*Set task*. All entries must be extracted exactly, with nothing added or dropped.

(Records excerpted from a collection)
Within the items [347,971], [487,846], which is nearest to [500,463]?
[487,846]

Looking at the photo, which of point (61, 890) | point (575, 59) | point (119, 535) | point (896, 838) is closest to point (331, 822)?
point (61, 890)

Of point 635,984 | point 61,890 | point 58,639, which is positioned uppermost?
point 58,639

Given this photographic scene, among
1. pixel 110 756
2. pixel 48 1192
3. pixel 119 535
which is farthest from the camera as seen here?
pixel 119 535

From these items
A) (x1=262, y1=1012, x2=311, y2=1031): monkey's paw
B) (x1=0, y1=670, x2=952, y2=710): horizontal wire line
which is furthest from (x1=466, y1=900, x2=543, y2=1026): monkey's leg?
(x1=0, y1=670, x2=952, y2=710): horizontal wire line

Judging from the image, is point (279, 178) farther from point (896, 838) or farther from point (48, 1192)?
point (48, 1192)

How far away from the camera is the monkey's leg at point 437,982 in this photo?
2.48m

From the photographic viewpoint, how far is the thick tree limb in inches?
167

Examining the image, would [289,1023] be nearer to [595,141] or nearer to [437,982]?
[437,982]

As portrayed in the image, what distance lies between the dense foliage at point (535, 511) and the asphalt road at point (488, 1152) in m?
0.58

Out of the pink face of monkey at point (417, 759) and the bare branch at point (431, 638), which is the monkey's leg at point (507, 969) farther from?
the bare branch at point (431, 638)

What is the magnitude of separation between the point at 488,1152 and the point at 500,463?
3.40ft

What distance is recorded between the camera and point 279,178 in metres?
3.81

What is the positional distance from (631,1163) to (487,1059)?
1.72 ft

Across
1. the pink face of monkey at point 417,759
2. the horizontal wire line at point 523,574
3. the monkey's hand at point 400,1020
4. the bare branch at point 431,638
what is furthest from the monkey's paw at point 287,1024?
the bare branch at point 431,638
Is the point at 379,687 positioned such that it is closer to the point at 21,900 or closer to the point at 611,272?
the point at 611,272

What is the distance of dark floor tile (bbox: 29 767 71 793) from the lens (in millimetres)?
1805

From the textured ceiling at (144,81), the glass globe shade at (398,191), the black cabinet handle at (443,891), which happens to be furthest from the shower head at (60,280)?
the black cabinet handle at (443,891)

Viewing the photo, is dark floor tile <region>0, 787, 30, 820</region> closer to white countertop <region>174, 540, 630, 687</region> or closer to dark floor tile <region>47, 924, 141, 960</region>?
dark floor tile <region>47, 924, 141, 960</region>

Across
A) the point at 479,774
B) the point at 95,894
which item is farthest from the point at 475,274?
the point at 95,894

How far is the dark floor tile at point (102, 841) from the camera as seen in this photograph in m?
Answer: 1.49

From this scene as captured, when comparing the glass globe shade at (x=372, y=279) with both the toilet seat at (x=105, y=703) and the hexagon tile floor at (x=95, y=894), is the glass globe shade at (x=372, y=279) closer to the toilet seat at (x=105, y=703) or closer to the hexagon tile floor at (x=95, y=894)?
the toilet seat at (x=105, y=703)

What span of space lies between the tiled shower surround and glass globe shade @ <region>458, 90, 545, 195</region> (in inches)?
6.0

*Response to the exercise*.
Within the items [347,971], [487,846], which is nearest to [500,463]?
[487,846]

Looking at the photo, which of point (61, 890) | point (575, 59) | point (119, 535) | point (896, 838) is closest to point (331, 822)?
point (61, 890)

Of point 635,984 | point 61,890 | point 58,639, which is positioned uppermost?
point 58,639

Given this photographic scene, among
1. pixel 110 756
2. pixel 48 1192
3. pixel 119 535
which is farthest from the camera as seen here?
pixel 119 535

From these items
A) (x1=262, y1=1012, x2=311, y2=1031): monkey's paw
B) (x1=0, y1=670, x2=952, y2=710): horizontal wire line
which is furthest from (x1=466, y1=900, x2=543, y2=1026): monkey's leg?
(x1=0, y1=670, x2=952, y2=710): horizontal wire line

Judging from the image, is point (279, 178) farther from point (896, 838) or farther from point (48, 1192)?
point (48, 1192)

How far away from the camera is the monkey's leg at point 437,982 in this photo?
2.48m

From the photographic viewpoint, how far is the thick tree limb in inches?
167

Examining the image, would [289,1023] be nearer to [595,141] or nearer to [437,982]?
[437,982]

As portrayed in the image, what distance lies between the dense foliage at point (535, 511) and the asphalt road at point (488, 1152) in m?
0.58

Out of the pink face of monkey at point (417, 759) and the bare branch at point (431, 638), which is the monkey's leg at point (507, 969) farther from?
the bare branch at point (431, 638)

What is the magnitude of separation between the point at 488,1152 and the point at 500,463?
3.40ft

What distance is recorded between the camera and point 279,178 in metres?
3.81

What is the positional distance from (631,1163) to (487,1059)?
1.72 ft

Across
1. the pink face of monkey at point 417,759
2. the horizontal wire line at point 523,574
3. the monkey's hand at point 400,1020
4. the bare branch at point 431,638
what is furthest from the monkey's paw at point 287,1024?
the bare branch at point 431,638
Is the point at 379,687 positioned such that it is closer to the point at 21,900 or closer to the point at 611,272?
the point at 611,272

What is the distance of dark floor tile (bbox: 29 767 71 793) from the lens (in millimetres)?
1805

From the textured ceiling at (144,81), the glass globe shade at (398,191), the black cabinet handle at (443,891), which happens to be furthest from the shower head at (60,280)?
the black cabinet handle at (443,891)

Viewing the photo, is dark floor tile <region>0, 787, 30, 820</region> closer to white countertop <region>174, 540, 630, 687</region> or closer to dark floor tile <region>47, 924, 141, 960</region>?
dark floor tile <region>47, 924, 141, 960</region>

Across
A) the point at 479,774
B) the point at 95,894
which item is farthest from the point at 475,274?
the point at 95,894

How far is the dark floor tile at point (102, 841) from the camera as seen in this photograph in m?
Answer: 1.49

From this scene as captured, when comparing the glass globe shade at (x=372, y=279) with both the toilet seat at (x=105, y=703) and the hexagon tile floor at (x=95, y=894), is the glass globe shade at (x=372, y=279) closer to the toilet seat at (x=105, y=703) or closer to the hexagon tile floor at (x=95, y=894)?
the toilet seat at (x=105, y=703)

What span of space lies between the tiled shower surround and glass globe shade @ <region>458, 90, 545, 195</region> (in inches)?
6.0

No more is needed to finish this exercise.